> Problem requirements: Pick up the post about reusing a Python tool in a new application and carry it on from its last sentence.

::: Provided passage :::

I developed a tool and I want to use it in another application. Now, I just copy my tool in the new application. The file architecture is shown as below.
.
├── inner
│ ├── a
│ │ ├── a.py
│ │ └── __init__.py
│ ├── b
│ │ ├── b.py
│ │ └── __init__.py
│ ├── __init__.py
│ └── inner.py
└── outer.py
a.py
class A(object):
def output(self):
print('A')
b.py
from a.a import A
class B(object):
def output(self, a):
print('B')
print(isinstance(a, A))
inner.py
from a.a import A
from b.b import B
a = A()
b = B()
a.output()
b.output(a)
B.output will check whether the second argument a is an instance of class A. Running inner.py
under folder inner
gives the output
A
B
True
However, when I run almost the same code outer.py
under my new application folder, the output is not expected.

::: Information shown :::

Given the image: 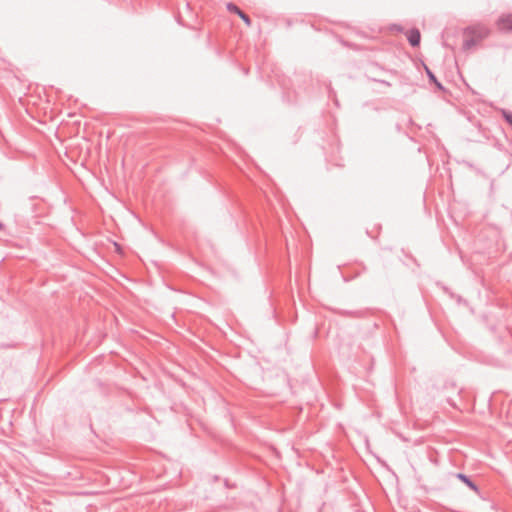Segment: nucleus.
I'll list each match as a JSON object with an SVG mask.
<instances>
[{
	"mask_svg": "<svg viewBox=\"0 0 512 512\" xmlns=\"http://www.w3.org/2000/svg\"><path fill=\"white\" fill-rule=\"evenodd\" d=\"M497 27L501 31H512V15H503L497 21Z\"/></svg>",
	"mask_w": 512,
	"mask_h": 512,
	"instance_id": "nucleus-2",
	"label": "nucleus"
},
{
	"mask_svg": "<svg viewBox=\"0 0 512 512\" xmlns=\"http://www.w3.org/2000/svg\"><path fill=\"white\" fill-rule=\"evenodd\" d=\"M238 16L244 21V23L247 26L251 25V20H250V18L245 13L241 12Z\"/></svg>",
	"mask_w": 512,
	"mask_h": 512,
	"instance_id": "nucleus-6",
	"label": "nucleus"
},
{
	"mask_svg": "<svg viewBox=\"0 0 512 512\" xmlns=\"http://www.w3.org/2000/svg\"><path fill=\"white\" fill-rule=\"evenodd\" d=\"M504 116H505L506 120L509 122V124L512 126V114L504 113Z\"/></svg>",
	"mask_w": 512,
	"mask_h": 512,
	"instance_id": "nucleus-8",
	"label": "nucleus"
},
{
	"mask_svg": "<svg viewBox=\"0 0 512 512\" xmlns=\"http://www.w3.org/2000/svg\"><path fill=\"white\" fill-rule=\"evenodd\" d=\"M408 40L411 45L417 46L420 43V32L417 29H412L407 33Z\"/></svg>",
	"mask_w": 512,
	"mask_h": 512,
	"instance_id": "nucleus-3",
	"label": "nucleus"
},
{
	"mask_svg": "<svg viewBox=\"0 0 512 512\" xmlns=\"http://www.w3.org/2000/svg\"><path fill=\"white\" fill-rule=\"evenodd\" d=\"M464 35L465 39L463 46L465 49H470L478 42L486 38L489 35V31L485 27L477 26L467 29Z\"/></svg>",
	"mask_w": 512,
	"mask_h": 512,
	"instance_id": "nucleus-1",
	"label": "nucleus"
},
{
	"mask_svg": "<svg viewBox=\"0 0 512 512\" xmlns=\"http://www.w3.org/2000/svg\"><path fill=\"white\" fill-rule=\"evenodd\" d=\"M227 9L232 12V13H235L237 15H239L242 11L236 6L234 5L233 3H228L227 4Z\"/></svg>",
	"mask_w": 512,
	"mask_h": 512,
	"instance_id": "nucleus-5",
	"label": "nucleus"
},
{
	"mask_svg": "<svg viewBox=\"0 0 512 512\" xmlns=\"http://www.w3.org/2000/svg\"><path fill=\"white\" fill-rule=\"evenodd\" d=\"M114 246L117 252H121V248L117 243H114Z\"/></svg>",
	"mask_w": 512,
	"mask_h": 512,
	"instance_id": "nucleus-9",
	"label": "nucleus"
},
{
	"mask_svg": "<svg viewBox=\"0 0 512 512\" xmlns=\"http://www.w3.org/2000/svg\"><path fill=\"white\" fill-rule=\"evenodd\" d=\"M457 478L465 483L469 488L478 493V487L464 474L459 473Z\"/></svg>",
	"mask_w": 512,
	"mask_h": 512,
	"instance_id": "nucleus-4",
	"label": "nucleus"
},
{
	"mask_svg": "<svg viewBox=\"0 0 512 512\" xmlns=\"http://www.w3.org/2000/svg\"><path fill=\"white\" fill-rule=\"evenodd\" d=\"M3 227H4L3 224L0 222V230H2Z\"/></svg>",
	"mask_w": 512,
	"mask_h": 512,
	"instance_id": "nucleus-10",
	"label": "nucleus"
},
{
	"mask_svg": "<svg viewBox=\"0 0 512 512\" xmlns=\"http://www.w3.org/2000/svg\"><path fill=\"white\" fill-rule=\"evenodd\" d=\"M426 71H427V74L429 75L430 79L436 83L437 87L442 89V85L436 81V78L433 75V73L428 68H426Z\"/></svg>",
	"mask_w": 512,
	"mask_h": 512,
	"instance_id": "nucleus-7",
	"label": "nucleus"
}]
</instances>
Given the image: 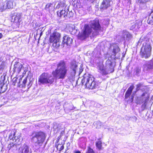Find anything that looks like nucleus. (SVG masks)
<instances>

:::

> Result of this exercise:
A
B
False
outer.py
import sys
sys.path.append('inner')
if __name__ == '__main__':
from inner.a.a import A
from inner.b.b import B
a = A()
b = B()
a.output()
b.output(a)
When I add print(a)
in outer.py, I get <inner.a.a.A object at 0x7f45e179f2d0>
, not a.a.A object
.
I wonder, how to integrate the inner application to make isinstance
return a proper result? Shall I add all the folders under inner
into sys.path
? If so, I will choose to remove the type detection.
This does get asked from time to time but I couldn't find a proper duplicate.
Instead of running scripts within packages, make it into an installable Python package that you will install, and use
python -m inner.inner
to run the given module as__main__
.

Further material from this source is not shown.